Sickle Cell Disease
Nobody wants to suffer a life-long disorder.
But with sickle cell disease, you don’t have much of a choice. Sickle cell disease is a blood abnormality characterized by sickle-shaped red blood cells. Most of the time this results to the red blood cells blocking the flow of blood to the other organs and capillaries, leading to extremely painful bouts of vaso-occlusive crisis. Nobody wants to suffer from sickle cell disease.
Where does sickle cell disease begin?
Sickle cell disease begins in the blood. Sickling takes place because of a mutation somewhere in the hemogoblin gene. The disease shortens life expectancy. Studies show an average life expectancy of 42 - 48 years for females and males respectively.

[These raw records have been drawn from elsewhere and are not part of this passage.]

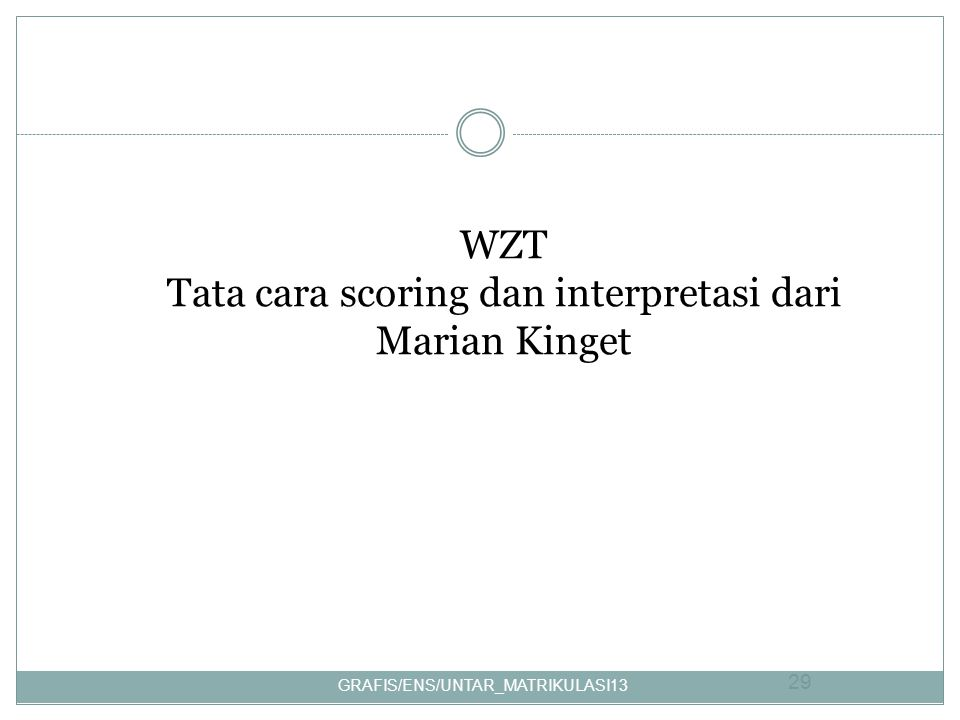 WZT Tata cara scoring dan interpretasi dari Marian Kinget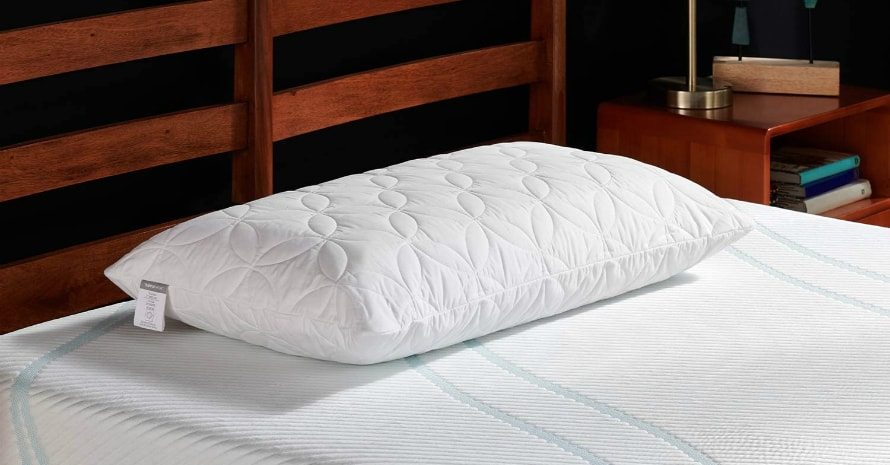 Tempur-Pedic TEMPUR-Cloud Soft
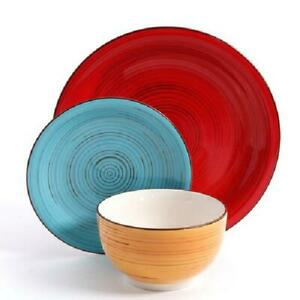 12 Piece dinnerware set Plates Kitchen Dishes Dinner Bowls COLORFUL hand painted
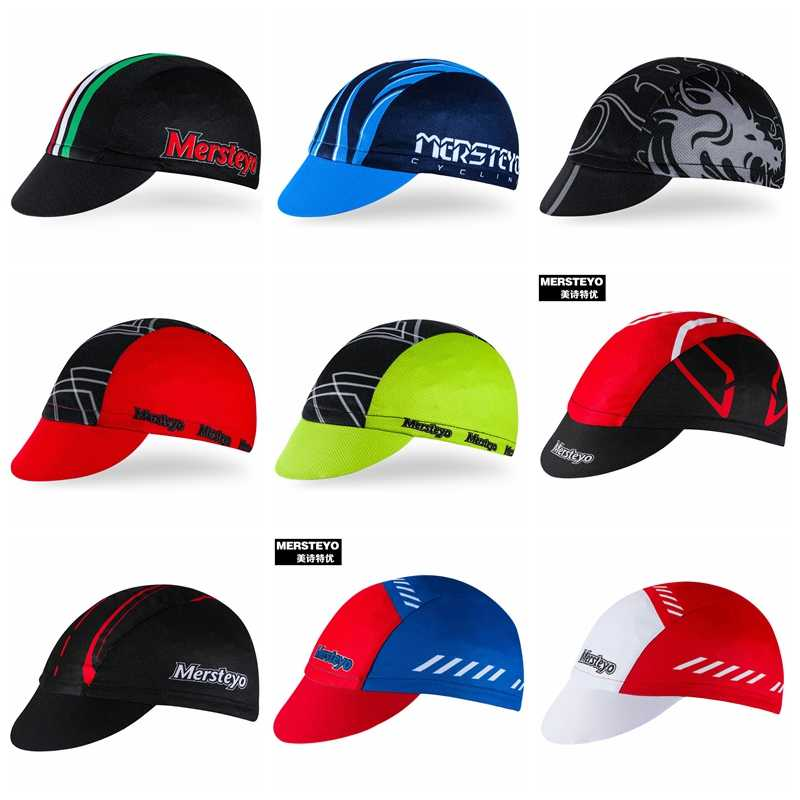 Summer Coolmax Racing Cycling Cap MTB Road Team breathable Pirate Hunting Caps Men Women Bicycle Wear Sun UV Bandana bike Hats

Sickle cell disease, studies show, is more common in tropical and sub-tropical regions, in certain locations, where malaria is or was a problem. Fact is one-third of all indigenous natives of Sub-Saharan Africa carry the abnormal gene. According to the National Institute of Health, in the United States, 1 out of 5,000 Americans carry the disease. Most of them are African Americans.
Temporary treatments for sickle cell disease are available. These include cyanate, folic acid and penicillin, hydroxyurea, and bone marrow transplant. The last one has proved to be effective in children.